Once a model is prefetched, you can pass the resulting Dir (directory) to other tasks. The Run object returned by hf_model provides access to these outputs.

from flyte import task, workflow

@task
def generate_text(model_dir: flyte.io.Dir, prompt: str) -> str:
# Use the prefetched model path for inference
print(f"Loading model from {model_dir.path}")
# ... inference logic ...
return "Generated response"

@workflow
def inference_workflow(prompt: str):
# Trigger prefetch (or use cached result)
prefetch_run = hf_model(repo="meta-llama/Llama-3.1-8B")

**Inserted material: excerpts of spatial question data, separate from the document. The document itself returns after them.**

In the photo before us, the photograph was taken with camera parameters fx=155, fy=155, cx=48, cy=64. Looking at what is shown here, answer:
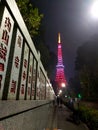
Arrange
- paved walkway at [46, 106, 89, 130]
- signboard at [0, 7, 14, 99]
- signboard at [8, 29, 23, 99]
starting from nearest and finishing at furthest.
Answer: signboard at [0, 7, 14, 99]
signboard at [8, 29, 23, 99]
paved walkway at [46, 106, 89, 130]

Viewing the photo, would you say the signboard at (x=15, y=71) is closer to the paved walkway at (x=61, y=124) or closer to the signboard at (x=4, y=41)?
the signboard at (x=4, y=41)

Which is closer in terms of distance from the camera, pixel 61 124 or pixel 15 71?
pixel 15 71

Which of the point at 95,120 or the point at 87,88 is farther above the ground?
the point at 87,88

# Pass the output Dir to the inference task
generate_text(model_dir=prefetch_run.outputs()[0], prompt=prompt)

Automation via CLI

You can also trigger model prefetching directly from the command line using the flyte CLI. This is useful for CI/CD pipelines or manual environment setup.

Basic prefetch:

flyte prefetch hf-model meta-llama/Llama-3.1-8B --wait

Prefetch with sharding: First, create a shard_config.yaml:

engine: vllm
args:
tensor_parallel_size: 2
dtype: float16

Then run the command:

flyte prefetch hf-model meta-llama/Llama-3.1-8B \
--shard-config shard_config.yaml \
--gpu L4:2 \
--wait

Important Considerations

  • Artifact Naming: By default, the artifact name is derived from the repo (e.g., meta-llama/Llama-3.1-8B becomes Llama-3-1-8B). You can override this using the artifact_name parameter.
  • Caching: Prefetch runs are cached by Flyte. If you call hf_model with the same parameters, it will return the existing Run immediately. To force a re-prefetch, use the force parameter (e.g., force=1).
  • Storage Path: You can specify a custom object store path using raw_data_path. If not provided, Flyte uses its default metadata storage.